Mehmet ÇINARLI: Eleştirme Üzerine

Mehmet ÇINARLI

ELEŞTİRME ÜZERİNE

Hisar’ın, 1950 yılında çıkan ilk sayısı rahmetli arka­daşımız Munis Faik Ozansoy’un şu cümlesiyle başlıyordu: “Edebiyatımızda eksikliğini en çok duyduğumuz şey, öy­le sanıyorum ki, tenkiddir.” Aradan geçen 28 yıl, bu ko­nuda önemli bir değişiklik getirmedi. “Tenkid” yerine “eleştirme” demeye alıştık, o kadar. Duyduğumuz eksiklik aynı şekilde sürüp gidiyor.

Gençlerden, yetenekli gördüklerimizi eleştirmeci olma­ya, teşvik ettik. Küçümsediler. Şair olmak, hikayeci olmak varken, eleştirmecilik de ne oluyor? Israrımız kuşkuyla karşılandı. Bunlardan, çok sevdiğim birinin “kendilerini •övdürmek için beni zorla eleştirmeci yapacaklar” dediği­ni işitip, üzüldüm.

Eleştirme, övmenin de, yermenin de ötesinde, üstünde bir şey. Bilgi ister, kültür ister, soğukkanlılık —özellikle— tarafsızlık ister. Gerçek eleştirmeci, dostlar kadar, düş­manlar da kazanır. Eleştirme, bunu göze alacak, buna dayanacak yürek ister.

Eleştirmecilik bir yazarın, bir sanatçının kendisini ada­yabileceği güç ve şerefli bir meslektir. Arada bir, ikinci, üçüncü iş olarak yapılırsa yeterli olamaz.

Eleştirmeyi kendisine meslek olarak seçmiş bazı ya­zarlarımız bulunduğunu biliyor ve onların bu seçimini say­gıyla, takdirle karşılıyorum. Fakat, bu yazarlar sanata, edebiyata belli bir ideoloji açısından baktıkları ve kendi­lerini —isteyerek veya istemeyerek— sımsıkı şartlandırdık­ları için, yazdıklarının çoğu samimiyetten uzak kalıyor ve gerçeğe aykin düşüyor.

Konuşup görüştüğüm sanatçı dostların hemen hepsi, yeteri kadar eleştirilmemekten, tanıtılmamaktan —haklı olarak— şikâyetçi.

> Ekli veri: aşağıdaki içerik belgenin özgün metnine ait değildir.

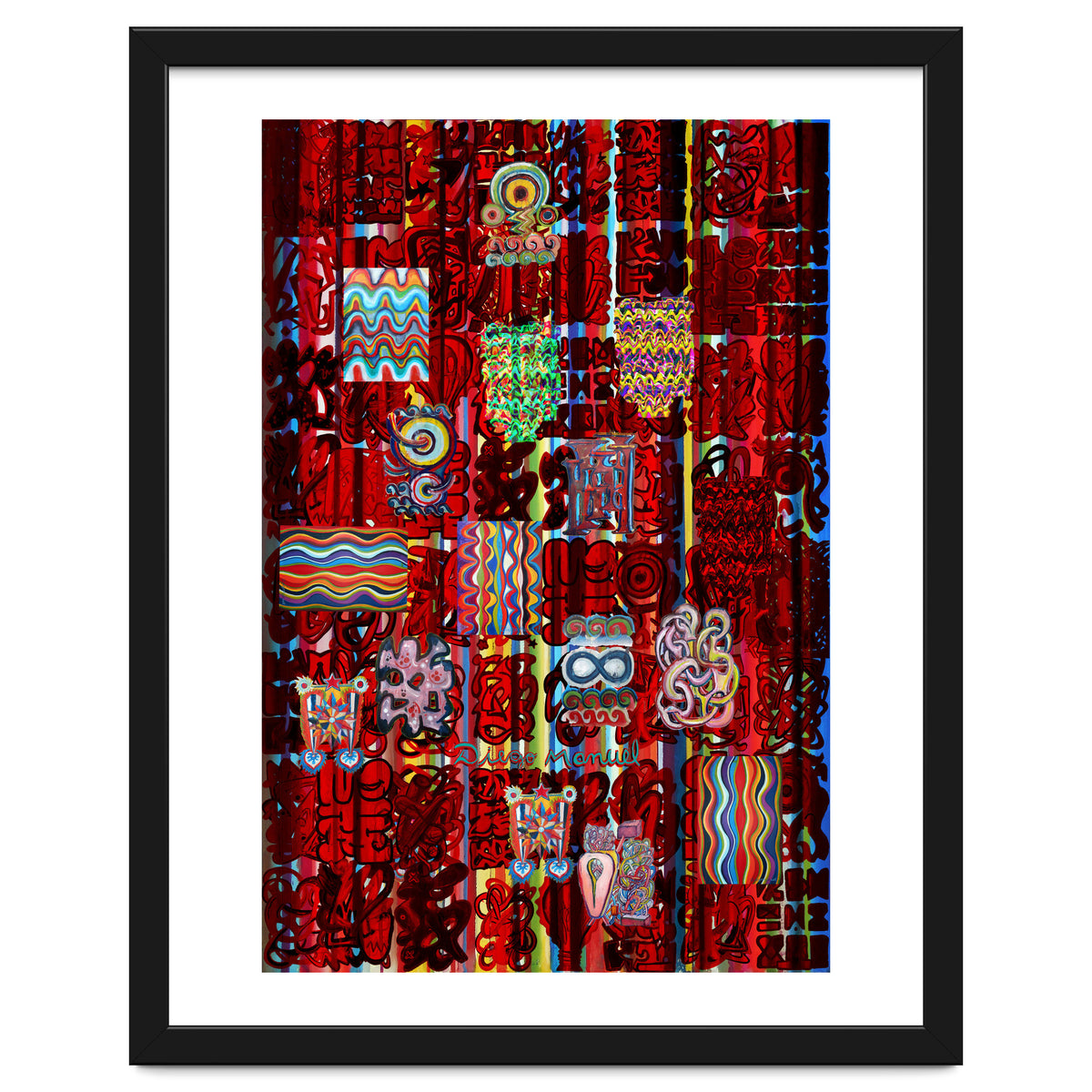 New Graffiti2022 216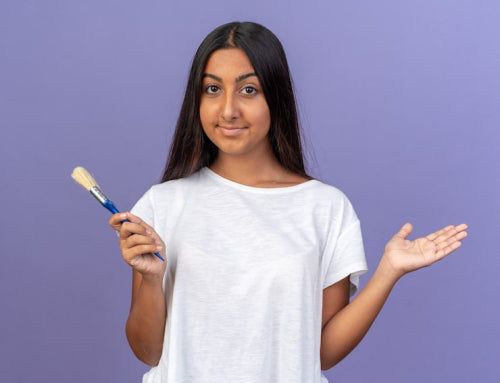 Why Indian Consumers Are Switching to Smart Toothbrushes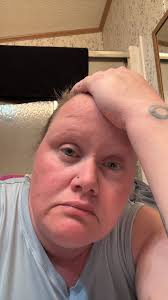 Being a single mom of 2 for 74 days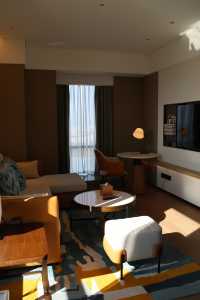 昆明南站附近,中轉過渡選他家。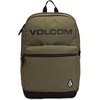 image:imageVolcom Mens Original Backpack Black One SizeWintermoss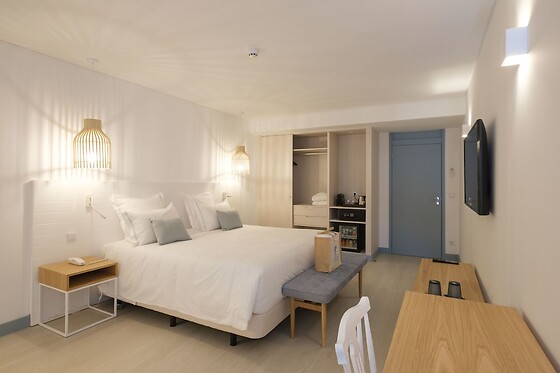Online Booking EPS - photo 4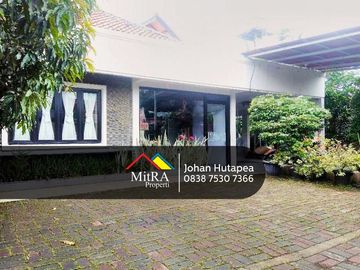 RUMAH STRATEGIS BISA DI JADIKAN TEMPAT USAHA DI TOMANG JAKARTA BARAT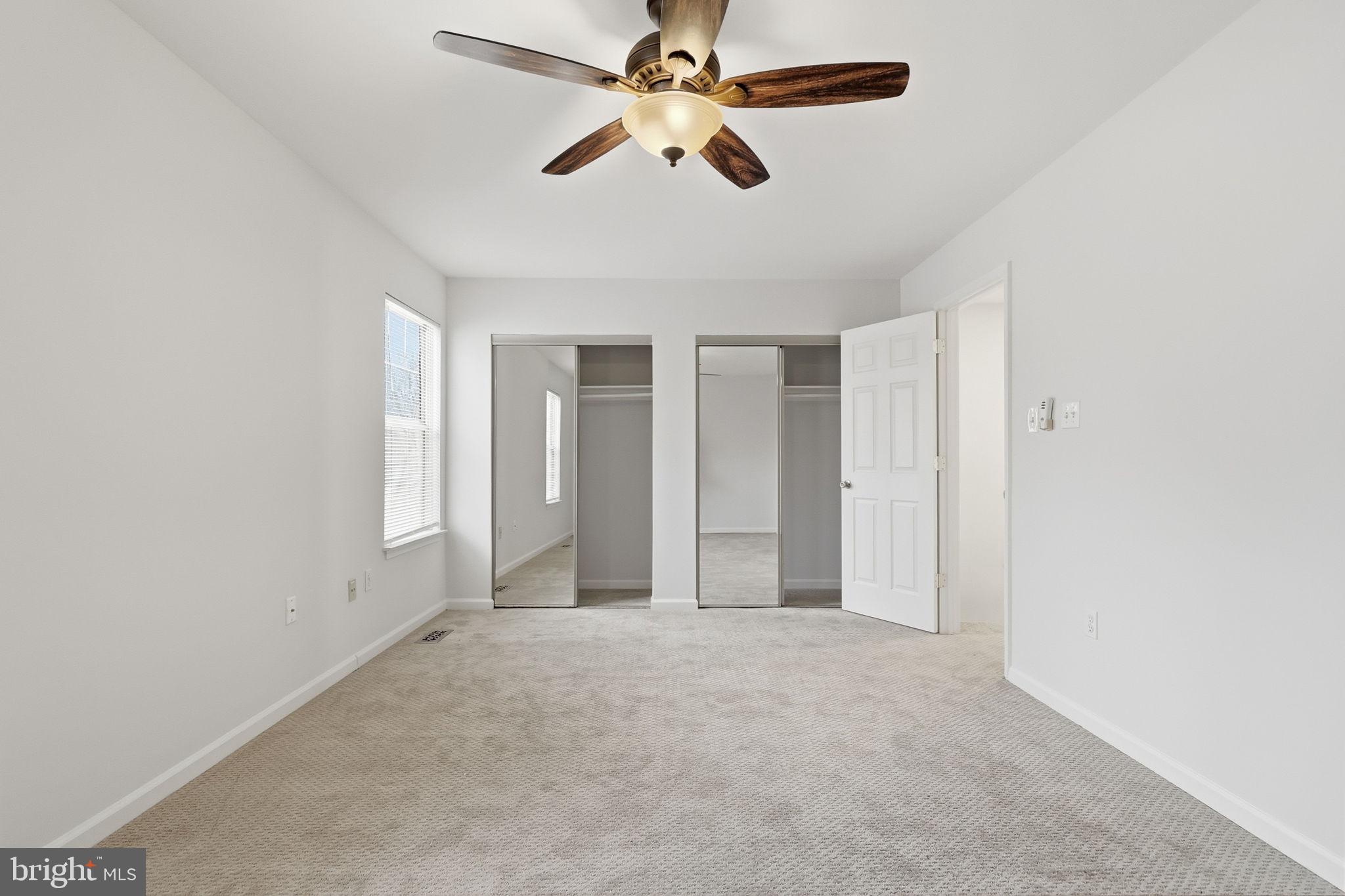 SOUTH COVE - Residential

Bugün iyi bir eleştirmecinin edebiyatımıza yapabile­ceği hizmet, herhangi bir şairin veya hikâyecininkinden çok daha fazla, çok daha önemlidir. İyi bir eleştirmeci olmadığı, çok defa duygularına kapılıp yanlış hükümler -verdiği halde, Nurullah. Ataç’ı bile hâlâ hasretle anıyor ve arıyoruz. Eleştirmeyi kendisine dert edinmiş, meslek edinmişti. Kalemini emirlere, direktiflere göre değil, kendi kafasına, kendi gönlüne göre işletirdi. Hisar’a ve Hisarcılar’a bütün ömrünce çattı. Fakat, duymazdan, görmezden gelmek basitliğine düşmedi.

Geçenlerde, bir dost toplantısında anlattılar : Bir ya­yınevi sahibi masaya yumruğunu vurup bangır bangır bağırıyormuş: “Bana bu kitabı bastıracağınız zaman falan filân gazetelerde şu kadar eleştirme yazdıracağınızı vaad etmiştiniz. O kadar yazılmadı. Beni aldattınız.” Daha ki­tabı çıkmadan, kitabının eleştirmeleri çıkmaya başlayan ve eleştirmecileri, kazandırdığı telif haklarıyla “zengin ettiğini” söyleyerek lâtife yapan bir genç romancıdan da bahsettiler.

Bu derece güdümlü bir eleştirmeyi var saymamıza im­kân bulunmadığını elbette takdir edersiniz. Eleştirme ol­mayınca da —şiiriyle, romanıyla, hikâyesiyle— edebiyatın bütün dalları başıboş, kimsesiz ve himâyesiz kalır. Ayrık otlarından,’ parazitlerden temizlenemez. Gerektiği kadar gelişip güçlenemez.